M. Otto, M. Uhr
Dementia is the secondary loss of cognitive abilities. It may be the symptom of a great variety of neurological and psychiatric disorders.
Diagnostic criteria. The diagnostic criteria of dementia include memory impairment, personality changes, and impairment of abstract thinking, judgment, and speech as well as of the recognition and perception of reality. Focal neurological signs are usually absent in the early stages of developing dementia. If they do occur, they provide valuable clues for the differential diagnosis.
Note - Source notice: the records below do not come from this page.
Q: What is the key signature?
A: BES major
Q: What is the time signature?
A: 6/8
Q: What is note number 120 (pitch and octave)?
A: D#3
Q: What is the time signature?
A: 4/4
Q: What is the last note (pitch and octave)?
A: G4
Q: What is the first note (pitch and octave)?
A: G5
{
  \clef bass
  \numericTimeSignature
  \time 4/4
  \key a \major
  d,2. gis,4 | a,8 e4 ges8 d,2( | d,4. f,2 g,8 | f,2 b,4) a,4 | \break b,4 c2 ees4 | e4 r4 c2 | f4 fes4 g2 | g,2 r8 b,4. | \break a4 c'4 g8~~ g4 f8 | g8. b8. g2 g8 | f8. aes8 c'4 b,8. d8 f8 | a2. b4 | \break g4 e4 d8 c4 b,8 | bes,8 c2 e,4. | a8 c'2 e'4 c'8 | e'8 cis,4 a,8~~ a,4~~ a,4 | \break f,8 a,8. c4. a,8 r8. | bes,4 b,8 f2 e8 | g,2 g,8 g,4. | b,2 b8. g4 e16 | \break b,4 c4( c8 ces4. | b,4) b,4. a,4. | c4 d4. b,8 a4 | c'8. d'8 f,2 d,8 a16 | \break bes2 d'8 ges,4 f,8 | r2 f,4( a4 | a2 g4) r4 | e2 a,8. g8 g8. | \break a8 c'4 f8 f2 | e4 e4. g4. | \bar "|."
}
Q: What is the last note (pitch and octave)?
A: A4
Cause-oriented differential diagnosis. Dementia can be subdivided into degenerative diseases of the nervous system, cerebrovascular diseases, infectious dementia, metabolic disorders involving the brain, endocrine dysfunction and deficiencies, toxic dementia, hydrocephalus, and trauma (Table 11.1). Neoplasia and demyelinating diseases (e. g., multiple sclerosis) can also cause dementia syndromes.
This chapter discusses Alzheimer's disease, multi-infarct dementia, Lewy body dementia, frontotemporal lobar degeneration, multiple system atrophy, and Creutzfeldt-Jakob disease (Table 11.2). The example of Creutzfeldt-Jakob disease has shown how, with concerted action, clinical, laboratory, and neuropathologic criteria that allow an early diagnosis can be established within a few years. Diseases that are not neurodegenerative but nevertheless cause dementia syndromes are also listed in Table 11.2. These diseases can mostly be excluded quite simply (Table 11.3).